On Oct. 12, 2001 the first Friday after the U.S. invasion of Afghanistan (Oct. 7) in response to 9/11, a peace vigil was held from 7 to 8 p.m. on the front steps of First United Church of Oak Park at the corner of Kenilworth and Lake. So far as those of us who have attended the vigil over the years know, with possibly just a few exceptions, someone has been there, at some point in the 7-8 p.m. Friday night time frame ever since — a span of 13 years. 

It’s been quite a run. When it began, I don’t think anyone ever imagined it would go on so long. The focus was altogether on making some kind of immediate witness. We feared Iraq would be next and it was.

Things moved very quickly after the invasion. On Oct. 10, Amy Pappageorge went to the church council and proposed weekly vigils to be held on the front steps of the church. Some council members were concerned about the vigil being used to make political statements, but they also recognized that witnessing for peace was consistent with longstanding Christian traditions. A motion authorizing the vigil was passed. The first vigil was held two days later.

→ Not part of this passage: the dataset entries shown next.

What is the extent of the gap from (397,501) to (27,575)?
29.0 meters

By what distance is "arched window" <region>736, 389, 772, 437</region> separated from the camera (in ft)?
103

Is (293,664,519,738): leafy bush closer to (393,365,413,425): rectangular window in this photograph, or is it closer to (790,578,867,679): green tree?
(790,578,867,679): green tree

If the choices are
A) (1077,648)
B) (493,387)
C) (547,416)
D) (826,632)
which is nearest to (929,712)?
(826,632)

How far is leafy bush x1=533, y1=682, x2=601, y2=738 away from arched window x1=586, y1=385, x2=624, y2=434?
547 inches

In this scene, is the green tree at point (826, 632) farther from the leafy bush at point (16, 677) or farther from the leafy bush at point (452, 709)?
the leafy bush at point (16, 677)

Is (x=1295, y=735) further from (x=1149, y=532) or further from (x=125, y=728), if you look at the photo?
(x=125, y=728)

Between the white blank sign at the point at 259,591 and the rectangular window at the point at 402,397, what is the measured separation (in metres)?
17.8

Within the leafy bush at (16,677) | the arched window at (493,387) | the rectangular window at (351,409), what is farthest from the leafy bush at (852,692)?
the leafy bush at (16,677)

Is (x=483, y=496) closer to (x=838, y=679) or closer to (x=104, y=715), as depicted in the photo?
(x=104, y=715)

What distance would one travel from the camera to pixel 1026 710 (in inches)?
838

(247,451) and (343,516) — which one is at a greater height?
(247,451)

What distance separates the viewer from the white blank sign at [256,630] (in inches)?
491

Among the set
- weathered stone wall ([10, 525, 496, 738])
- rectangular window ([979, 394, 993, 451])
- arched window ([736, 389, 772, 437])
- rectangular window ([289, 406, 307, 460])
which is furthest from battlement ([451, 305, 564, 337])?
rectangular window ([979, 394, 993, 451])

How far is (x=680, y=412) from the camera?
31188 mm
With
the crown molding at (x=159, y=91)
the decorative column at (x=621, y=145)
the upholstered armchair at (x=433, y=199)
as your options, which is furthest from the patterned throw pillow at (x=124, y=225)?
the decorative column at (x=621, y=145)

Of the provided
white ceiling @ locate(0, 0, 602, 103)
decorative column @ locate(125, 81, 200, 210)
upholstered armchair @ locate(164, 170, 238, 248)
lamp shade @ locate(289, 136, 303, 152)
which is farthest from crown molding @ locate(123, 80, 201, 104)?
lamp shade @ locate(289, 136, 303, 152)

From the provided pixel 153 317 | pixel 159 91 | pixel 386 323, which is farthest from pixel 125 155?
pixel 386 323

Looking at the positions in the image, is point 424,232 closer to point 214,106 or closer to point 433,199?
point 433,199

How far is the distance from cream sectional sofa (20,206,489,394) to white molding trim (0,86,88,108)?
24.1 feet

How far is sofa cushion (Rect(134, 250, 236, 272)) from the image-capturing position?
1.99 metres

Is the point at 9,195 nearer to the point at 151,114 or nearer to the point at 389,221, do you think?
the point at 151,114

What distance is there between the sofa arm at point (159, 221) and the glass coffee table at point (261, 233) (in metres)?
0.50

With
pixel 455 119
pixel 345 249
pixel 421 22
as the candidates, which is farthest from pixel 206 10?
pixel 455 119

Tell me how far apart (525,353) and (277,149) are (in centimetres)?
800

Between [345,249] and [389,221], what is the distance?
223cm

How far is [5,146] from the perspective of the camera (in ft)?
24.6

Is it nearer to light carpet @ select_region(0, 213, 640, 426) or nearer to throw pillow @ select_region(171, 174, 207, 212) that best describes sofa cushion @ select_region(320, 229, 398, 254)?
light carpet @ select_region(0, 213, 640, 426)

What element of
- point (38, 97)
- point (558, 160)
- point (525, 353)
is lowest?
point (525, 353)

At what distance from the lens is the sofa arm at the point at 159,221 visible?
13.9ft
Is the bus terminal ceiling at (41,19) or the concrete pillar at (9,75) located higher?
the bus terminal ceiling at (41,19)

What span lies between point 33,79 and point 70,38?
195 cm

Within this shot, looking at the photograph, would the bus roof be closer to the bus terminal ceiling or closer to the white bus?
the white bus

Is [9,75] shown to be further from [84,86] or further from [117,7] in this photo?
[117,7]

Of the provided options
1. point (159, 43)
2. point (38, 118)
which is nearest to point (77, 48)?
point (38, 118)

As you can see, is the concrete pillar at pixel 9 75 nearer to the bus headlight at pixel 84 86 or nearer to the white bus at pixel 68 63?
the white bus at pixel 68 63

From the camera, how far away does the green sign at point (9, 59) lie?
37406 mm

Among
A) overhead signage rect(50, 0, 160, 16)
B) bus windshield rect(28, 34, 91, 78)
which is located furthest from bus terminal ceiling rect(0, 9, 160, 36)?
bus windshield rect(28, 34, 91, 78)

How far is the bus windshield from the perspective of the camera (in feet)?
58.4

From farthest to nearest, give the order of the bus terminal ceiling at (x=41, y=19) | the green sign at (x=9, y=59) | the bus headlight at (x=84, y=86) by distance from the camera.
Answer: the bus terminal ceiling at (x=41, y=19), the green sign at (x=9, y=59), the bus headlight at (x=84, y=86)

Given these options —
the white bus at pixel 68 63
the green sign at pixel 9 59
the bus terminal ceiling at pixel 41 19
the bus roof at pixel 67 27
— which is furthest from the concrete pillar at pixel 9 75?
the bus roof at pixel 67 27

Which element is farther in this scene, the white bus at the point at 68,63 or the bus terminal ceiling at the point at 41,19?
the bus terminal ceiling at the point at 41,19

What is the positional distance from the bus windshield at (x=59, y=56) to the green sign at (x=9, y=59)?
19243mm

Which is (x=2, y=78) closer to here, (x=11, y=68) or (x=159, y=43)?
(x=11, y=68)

I attended my first vigil on April 26, 2002 and was immediately impressed with what I had missed. While there was a lot of anger in those days, the prevailing mood, I thought, was one of exhilaration. Amy’s charisma inspired us, but there were many voices wanting to be heard. There was a lot of singing. People read poetry, prayers and statements of one sort or another. For many years, until he moved out of the area, Walt Ziegenhals, a retired United Church of Christ pastor with a lifelong commitment to opposing war prepared scholarly reflections on a weekly basis. People brought signs in support of peace. 

Attendance varied, sometimes just a few, often a dozen or more, occasionally a larger group when there were special programs. There was a lot of interaction with people in cars when stopped at the light and pedestrians walking by. The great majority of them were positive — a few, hostile. People often stopped to talk with us, curious about what we were there for and wanting to express their own opinions. Many expressed appreciation that we were there. I have never made a sustained witness from the street before. I have no natural affinity for this. I have done it because I think it needs to be done. It has been richly rewarding. 

The time has come for the Friday Night Vigil to end, but I hope that the spirit of the vigil will continue in all of us who took part in the experience. The First United Church Council, at its September meeting, reaffirmed its denominational (Presbyterian Church USA and United Church of Christ) commitments to peacemaking. It also resolved to incorporate these affirmations into the work of relevant committees in the church. 

It also pledged to hold two lay-led vigils a year, after the manner of the ones held during the 13-year span, an estimated 676 in all.